Ronan Le Corre : le mystère de la disparition des tellines
La première vidéo rapporte l’intervention de Ronan Le Corre, pêcheur à pied de tellines dans le Finistère. Il a reçu le 8 juin 2022, des mains de Pierre Mollo, le prix « maestro de savoirs vivants » et on comprend , à l’écouter, combien ce prix est justifié. Ronan Le Corre, confronté comme tous ses collègues pêcheurs à pied, à l’effondrement des ressources de ce coquillage, a cherché à comprendre les causes de ce phénomène. Il s’est engagé dans une véritable recherche lorsqu’il a constaté que de nombreuses coquilles étaient déformées. Il ne s’est pas satisfait de la réponse de certains chercheurs qui disaient que ces déformations étaient liées aux dragues utilisées pour la pêche. En multipliant les contacts avec divers chercheurs, en faisant un suivi régulier du plancton, il a constaté une modification importante de ce plancton, ce qui ne permettait plus aux larves de tellines de se nourrir et donc le recrutement chutait drastiquement. En recherchant les causes de cette modification, il a fait le lien avec l’utilisation de pesticides, parfois interdits, dans les cultures florales (tulipes) et maraîchère (asperges) sur les sols sablonneux en arrière de la dune. Un scientifique lui a confirmé le lien entre les changements du plancton et l’usage de ces pesticides.
Une belle leçon.
Katia Frangoudès : il faut un cadre pérenne pour la gestion démocratique de la mer
La seconde vidéo rend compte de l’intervention de Katia Frangoudès, sociologue au laboratoire AMURE de l’UBO à Brest. Elle a rendu compte des résultats d’une recherche sur les blocages de plusieurs projets conchylicoles et d’algoculture en Bretagne. Le but était d’en comprendre les raisons car, a priori, ces projets ne constituaient pas des menaces pour l’environnement, mais des associations riveraines avaient protesté, engagé des recours juridiques et bloqué les projets. En conclusion de cette recherche, elle considère que ces blocages sont liés à l’absence de lieu permanent et pérenne de débat permettant aux divers acteurs de prendre en compte l’intérêt collectif et de se comprendre. Elle constate que le Parc marin d’Iroise peut représenter un modèle pour fonder une gestion démocratique des espaces marins. Élus, scientifiques, associations diverses, marins pêcheurs, confrontent leurs points de vue dans le respect des droits des professionnels de la mer, à l’écoute de leurs savoirs.

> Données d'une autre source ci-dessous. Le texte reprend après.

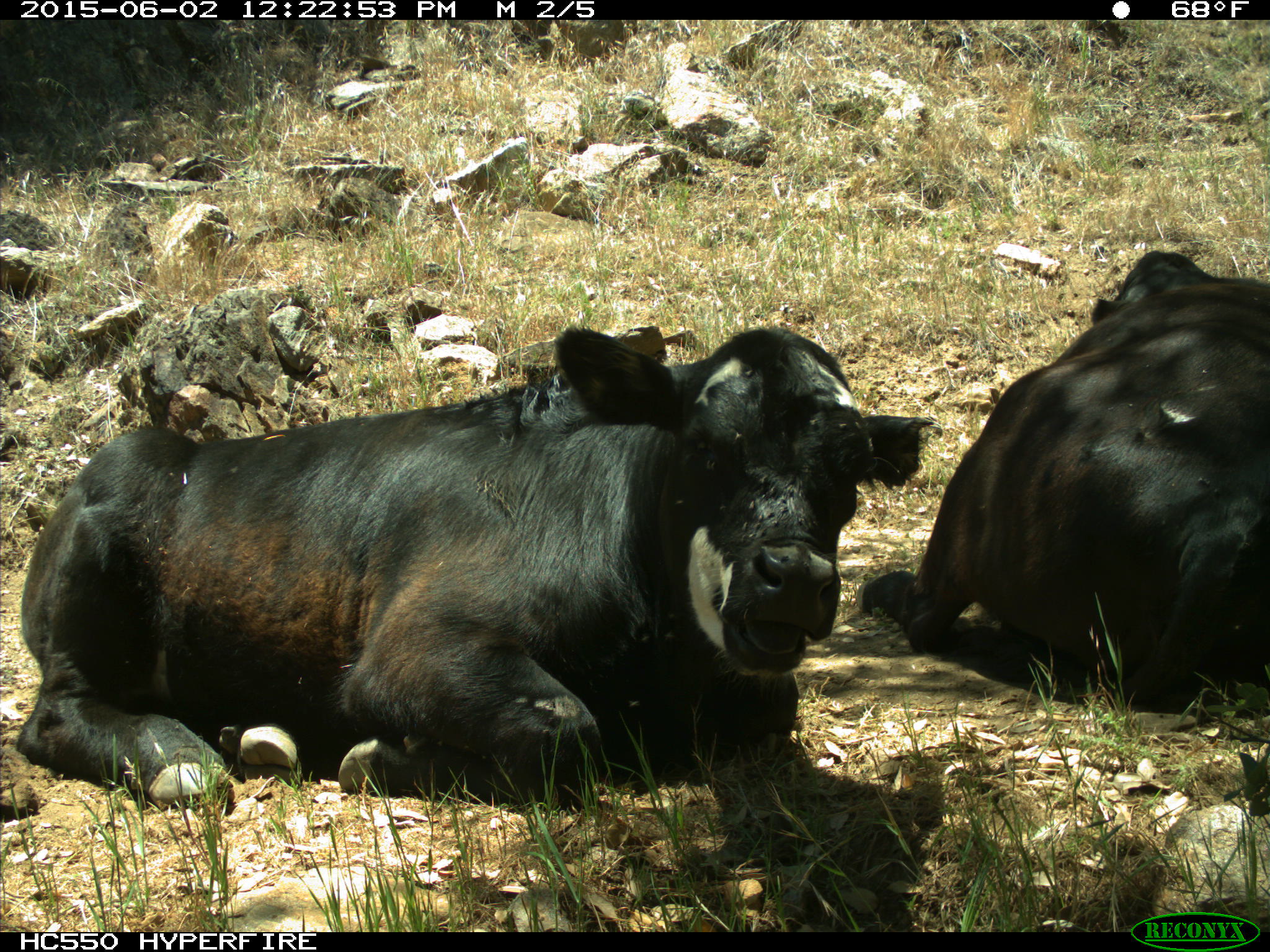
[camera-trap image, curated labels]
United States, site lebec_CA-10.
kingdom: Animalia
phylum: Chordata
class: Mammalia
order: Artiodactyla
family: Bovidae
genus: Bos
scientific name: Bos taurus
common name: domestic cow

A l’opposé les concertations ponctuelles, où s’exprime une soi-disant « société civile » constituée d’associations et de lobbys hors-sol, ne constituent en rien des lieux de décision démocratique.

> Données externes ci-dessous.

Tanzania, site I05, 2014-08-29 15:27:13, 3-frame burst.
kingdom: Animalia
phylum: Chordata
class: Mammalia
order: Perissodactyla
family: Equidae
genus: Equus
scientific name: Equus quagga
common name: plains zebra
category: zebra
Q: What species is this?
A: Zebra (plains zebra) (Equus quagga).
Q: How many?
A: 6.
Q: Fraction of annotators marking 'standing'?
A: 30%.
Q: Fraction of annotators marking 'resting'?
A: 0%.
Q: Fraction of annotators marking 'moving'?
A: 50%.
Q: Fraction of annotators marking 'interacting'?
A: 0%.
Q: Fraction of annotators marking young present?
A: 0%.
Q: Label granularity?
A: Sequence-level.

Ce point de vue vient conforter les défenseurs du modèle du Parc Marin, dont nous sommes, à un moment où des scientifiques bien en cour, de grands lobbys environnementalistes et des représentants de la Commission Européenne le remettent en cause parce qu’il n’interdit pas la pêche.
Voilà deux documents qui peuvent éclairer le débat en ce moment de crise et de doutes sur l’avenir de la pêche.